*WHAT THIS TASK INVOLVES*.
Repeat, exactly and alone, every line from the line that contains "request_url: https://p1cluster.cxense.com/p1.js" to the end of the entries.

──────── TASK MATERIAL ────────

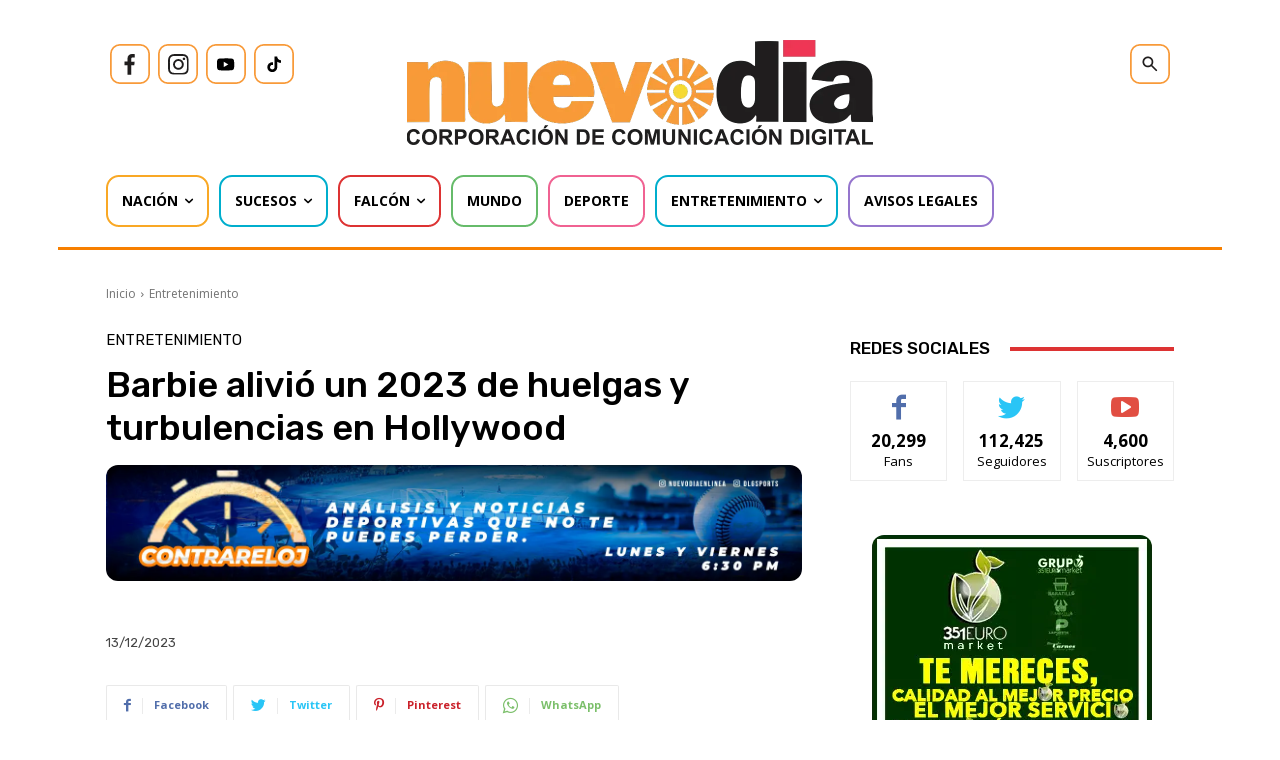

--- FILE ---
content_type: text/html; charset=utf-8
request_url: https://www.google.com/recaptcha/api2/aframe
body_size: 269
content:
<!DOCTYPE HTML><html><head><meta http-equiv="content-type" content="text/html; charset=UTF-8"></head><body><script nonce="8tiTEQQ45M86BV9OGKvGyw">/** Anti-fraud and anti-abuse applications only. See google.com/recaptcha */ try{var clients={'sodar':'https://pagead2.googlesyndication.com/pagead/sodar?'};window.addEventListener("message",function(a){try{if(a.source===window.parent){var b=JSON.parse(a.data);var c=clients[b['id']];if(c){var d=document.createElement('img');d.src=c+b['params']+'&rc='+(localStorage.getItem("rc::a")?sessionStorage.getItem("rc::b"):"");window.document.body.appendChild(d);sessionStorage.setItem("rc::e",parseInt(sessionStorage.getItem("rc::e")||0)+1);localStorage.setItem("rc::h",'1769645481015');}}}catch(b){}});window.parent.postMessage("_grecaptcha_ready", "*");}catch(b){}</script></body></html>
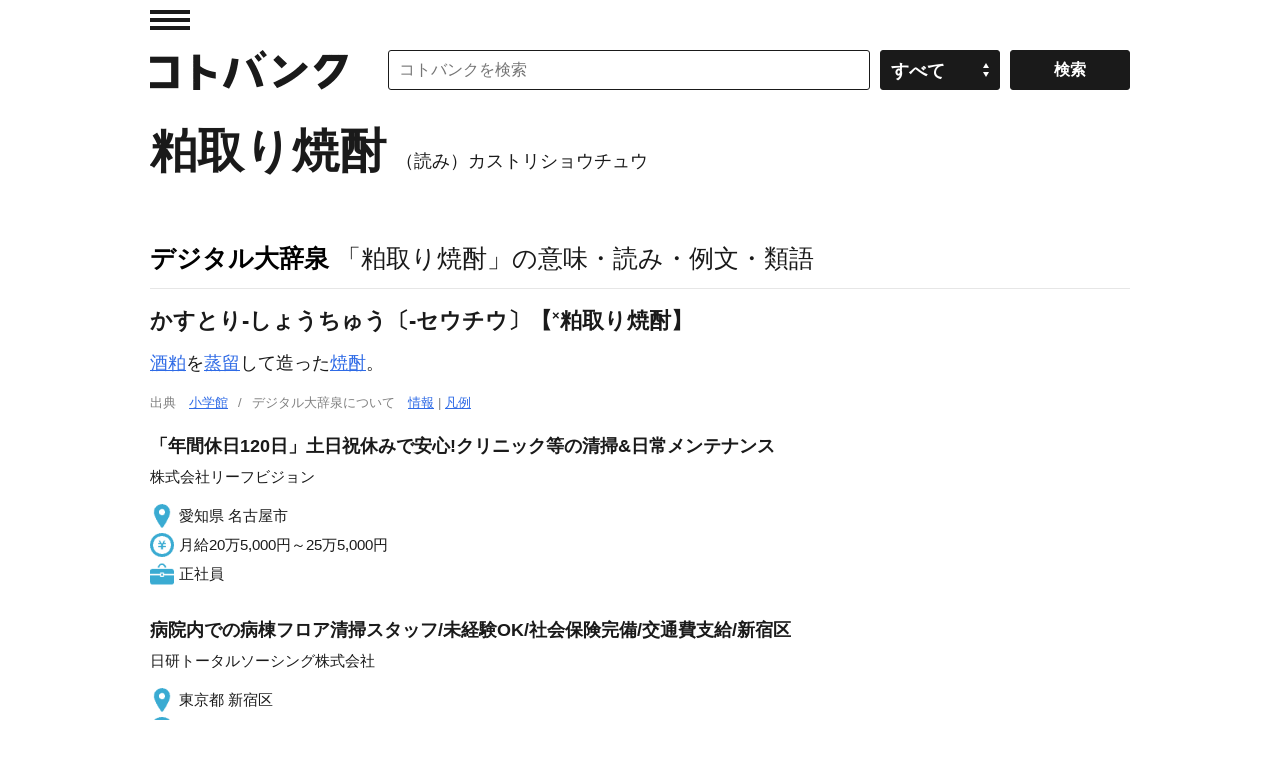

--- FILE ---
content_type: application/javascript; charset=utf-8
request_url: https://fundingchoicesmessages.google.com/f/AGSKWxVPyGQUdj0dRxZh9Egxgmbu8YLS6o41rpfOwc73nwMf--4MYu5Xyv8f8i1DnpVUsdEIih3m1WBjOT5maTwvzvs4xxro1KdpASpecab1pPIM0RjbZNGqQfPBHnSizDWU1BwgCK0IK-cX1dGT7drRS0_Bm51aIQDZJF0zDcbrZ--YdvJTujplXa1x3Bvz/_/secureads./160x600._adtech&/adblockl./sponsorHeaderDeriv_
body_size: -1287
content:
window['03a765a2-a883-411d-bd0f-4bf3d1daa0d2'] = true;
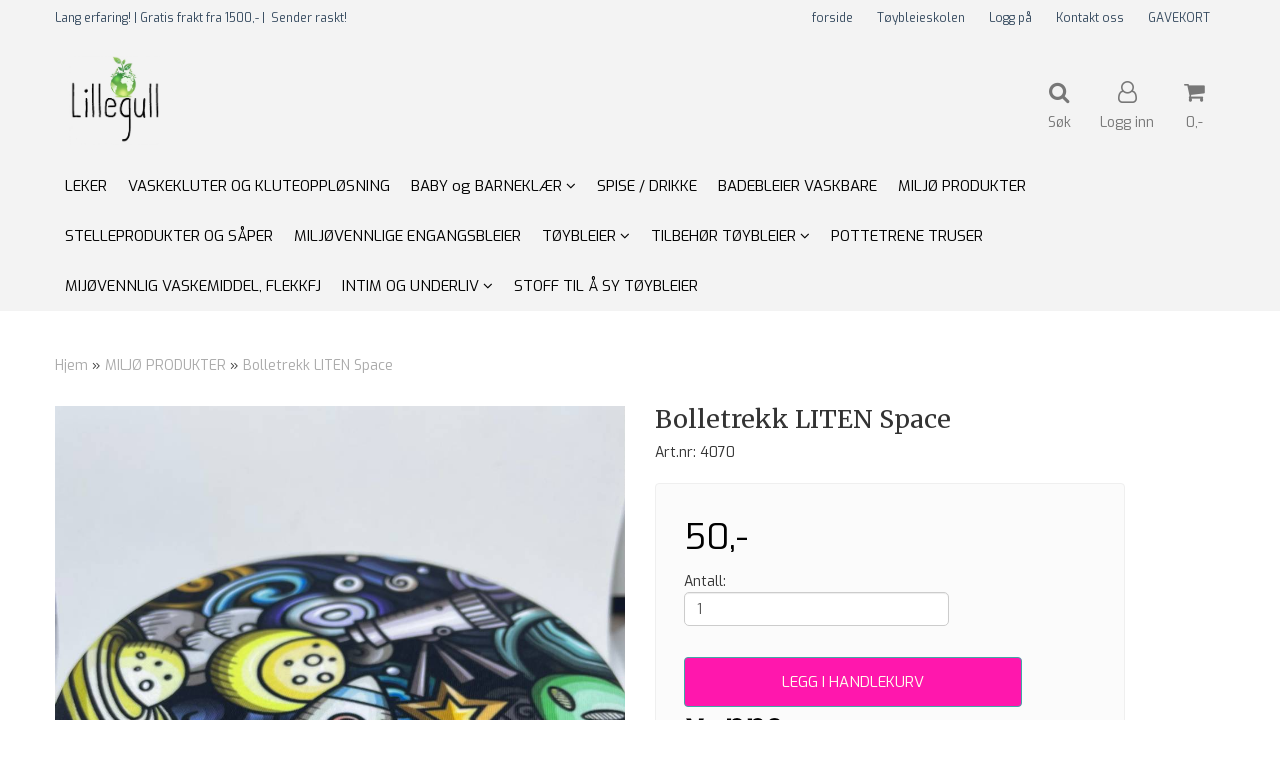

--- FILE ---
content_type: text/html; charset=utf-8
request_url: https://accounts.google.com/o/oauth2/postmessageRelay?parent=https%3A%2F%2Flillegullbleier.no&jsh=m%3B%2F_%2Fscs%2Fabc-static%2F_%2Fjs%2Fk%3Dgapi.lb.en.2kN9-TZiXrM.O%2Fd%3D1%2Frs%3DAHpOoo_B4hu0FeWRuWHfxnZ3V0WubwN7Qw%2Fm%3D__features__
body_size: 159
content:
<!DOCTYPE html><html><head><title></title><meta http-equiv="content-type" content="text/html; charset=utf-8"><meta http-equiv="X-UA-Compatible" content="IE=edge"><meta name="viewport" content="width=device-width, initial-scale=1, minimum-scale=1, maximum-scale=1, user-scalable=0"><script src='https://ssl.gstatic.com/accounts/o/2580342461-postmessagerelay.js' nonce="me1-3C4OzDSfOw-r60eD7w"></script></head><body><script type="text/javascript" src="https://apis.google.com/js/rpc:shindig_random.js?onload=init" nonce="me1-3C4OzDSfOw-r60eD7w"></script></body></html>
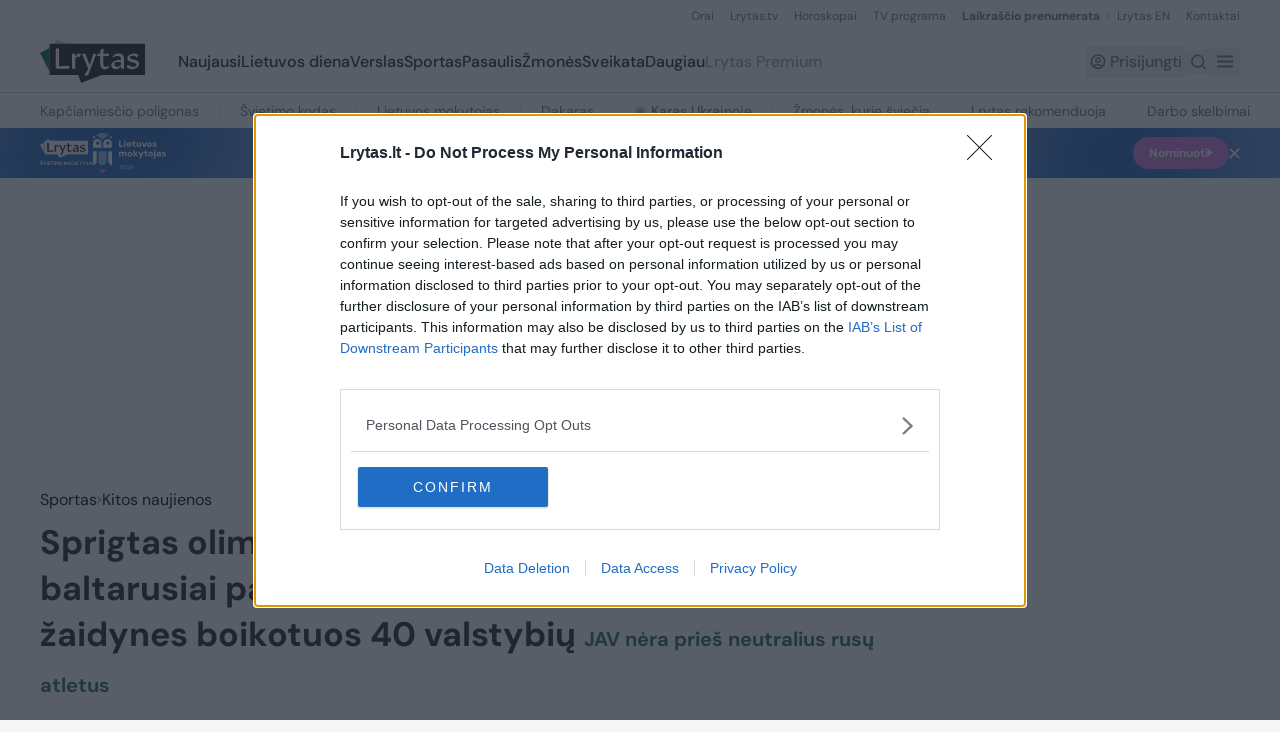

--- FILE ---
content_type: text/html; charset=utf-8
request_url: https://www.google.com/recaptcha/api2/aframe
body_size: 136
content:
<!DOCTYPE HTML><html><head><meta http-equiv="content-type" content="text/html; charset=UTF-8"></head><body><script nonce="1_n55FxTFXwuP1H5cYdaZw">/** Anti-fraud and anti-abuse applications only. See google.com/recaptcha */ try{var clients={'sodar':'https://pagead2.googlesyndication.com/pagead/sodar?'};window.addEventListener("message",function(a){try{if(a.source===window.parent){var b=JSON.parse(a.data);var c=clients[b['id']];if(c){var d=document.createElement('img');d.src=c+b['params']+'&rc='+(localStorage.getItem("rc::a")?sessionStorage.getItem("rc::b"):"");window.document.body.appendChild(d);sessionStorage.setItem("rc::e",parseInt(sessionStorage.getItem("rc::e")||0)+1);localStorage.setItem("rc::h",'1768957569850');}}}catch(b){}});window.parent.postMessage("_grecaptcha_ready", "*");}catch(b){}</script></body></html>

--- FILE ---
content_type: text/javascript;charset=utf-8
request_url: https://p1cluster.cxense.com/p1.js
body_size: 101
content:
cX.library.onP1('1qhn37lnwa9mv2yjd3zs1xclrv');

────────

*WRITTEN SOLUTION*.
request_url: https://p1cluster.cxense.com/p1.js
body_size: 101
content:
cX.library.onP1('1qhn37lnwa9mv2yjd3zs1xclrv');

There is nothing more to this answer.